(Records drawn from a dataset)
************
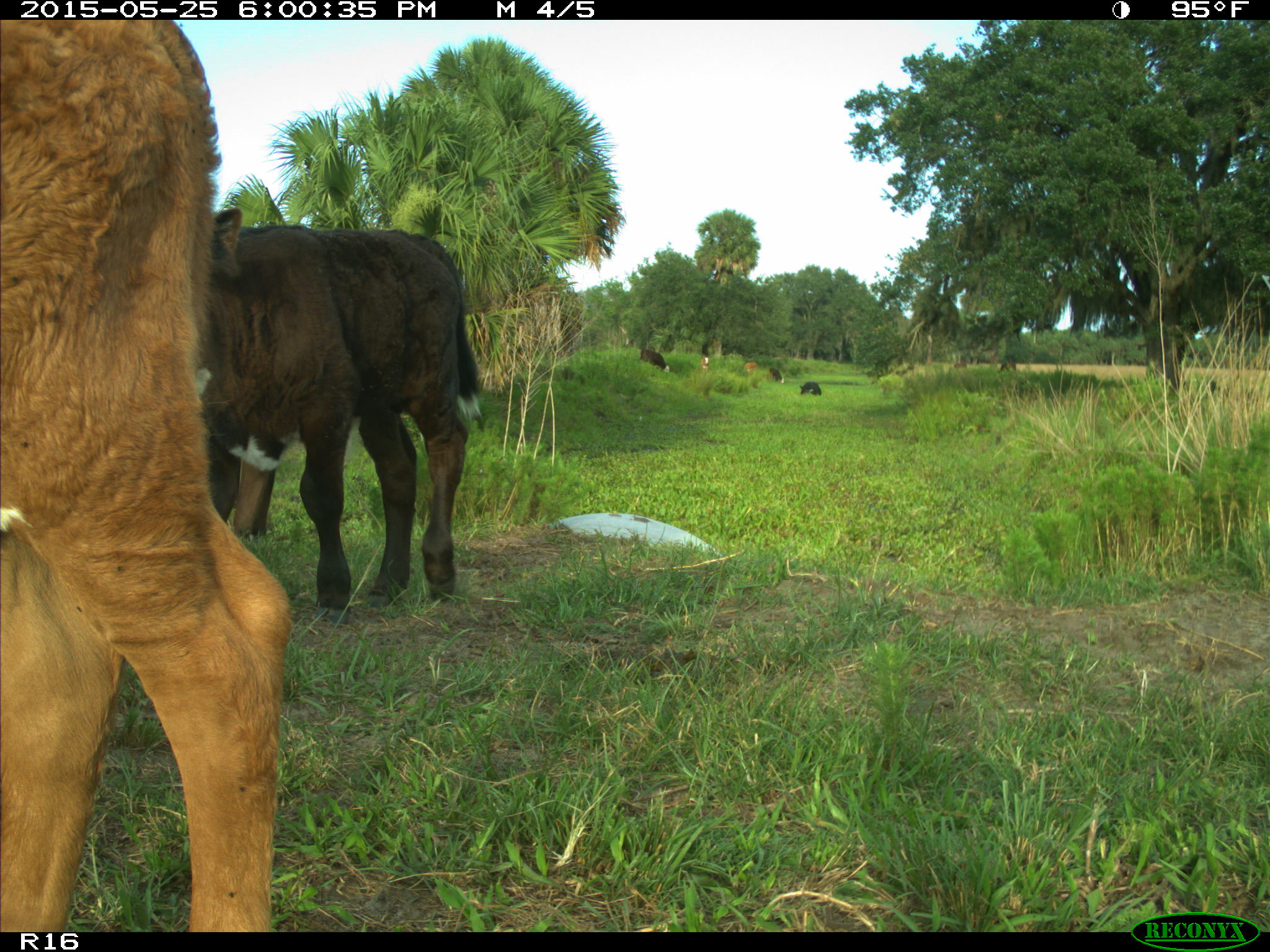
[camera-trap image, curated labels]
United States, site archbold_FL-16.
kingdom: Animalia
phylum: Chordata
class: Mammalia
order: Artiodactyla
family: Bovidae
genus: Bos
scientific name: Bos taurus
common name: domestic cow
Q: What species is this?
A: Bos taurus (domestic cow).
************
WHAT TO DO: An exact copy of every entry, pictures left out, is what to write here.

FINISHED EXERCISE:
[camera-trap image, curated labels]
United States, site archbold_FL-16.
kingdom: Animalia
phylum: Chordata
class: Mammalia
order: Artiodactyla
family: Bovidae
genus: Bos
scientific name: Bos taurus
common name: domestic cow
Q: What species is this?
A: Bos taurus (domestic cow).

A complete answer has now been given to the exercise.